Nine kilometers from Oñati there is the Aranzazu sanctuary, with which an ancient legend is associated. Scenic hiking routes through the mountains of the Aizcorri-Aratz Natural Park also start from here.


Alava

The province of Alava is landlocked and even the climate here is different from Vizcaya and Guipuzcoa, which is not surprising, since the entire province is located in a mountainous area. The most interesting city in the province is Vitoria, its capital and also the capital of the entire Basque Country, you can read about it here.


Features of mentality

What kind of people are they, the Basques, who speak a strange ancient language, the origin of which scientists continue to argue about?


Of course, a language unlike any other leaves its mark on the character of the Basques. In the rest of Spain, the Basques are spoken of as reserved, even closed people, generally with a stern northern character. There are many humorous contrasts between Basques and Andalusians online. In real life, especially when you come for one or two weeks, the differences are minimal. Nice, pleasant, sociable people.


I would not like to talk about terrorism and ETA, but this issue always comes up when the Basques are mentioned. Today, when ETA has been condemning terrorism for many years in a row, looking at the calm, measured life in the Basque Country, it is difficult to imagine any dangers awaiting tourists here.

Perhaps today we can talk not about nationalism, but about Basque patriotism.
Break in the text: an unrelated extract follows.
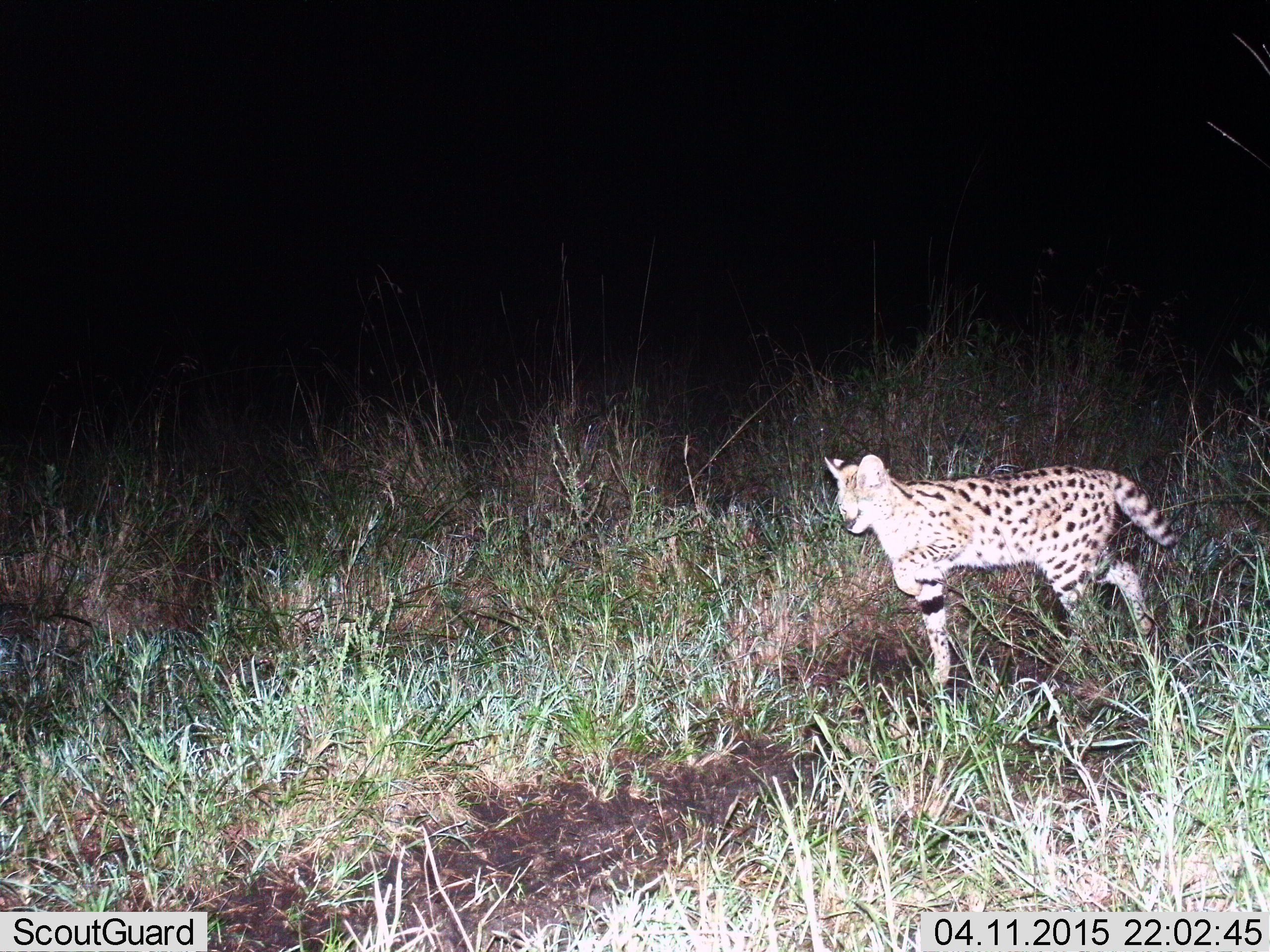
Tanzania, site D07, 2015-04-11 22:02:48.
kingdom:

This is manifested in everything: in the language spoken by most of the population, in the flags hung on private balconies, in graffiti (the essence of the inscriptions in Euskera, of course, is impossible to understand), in the traditional Basque berets, in the ubiquitous game of pelota, in the reverent attitude towards your history.
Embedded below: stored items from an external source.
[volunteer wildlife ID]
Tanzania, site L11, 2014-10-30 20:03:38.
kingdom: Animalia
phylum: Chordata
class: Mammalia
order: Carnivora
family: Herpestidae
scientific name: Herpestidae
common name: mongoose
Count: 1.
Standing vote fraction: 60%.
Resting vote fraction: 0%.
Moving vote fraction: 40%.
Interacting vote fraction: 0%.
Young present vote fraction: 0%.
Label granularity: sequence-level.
How do modern Basques live? What you notice right away is, perhaps, modern architecture. Even the sleeping areas here are interesting. Everywhere there is a huge number of landscaped parks and squares, playgrounds, beautiful embankments.

The Basques pay great attention to sports. First of all, of course, football.


There are many stadiums, sports grounds, bicycle and jogging paths, and there are often outdoor exercise equipment complexes.

The Basques are very socialized, they organize many different communities of interests, hold various events and competitions. A prime example is San Sebastian's gastronomic communities, many of which date back over a hundred years. And in general, it’s like this everywhere in the Basque Country: no matter what hobbies and interests unite people, meetings at a common table with cider are mandatory.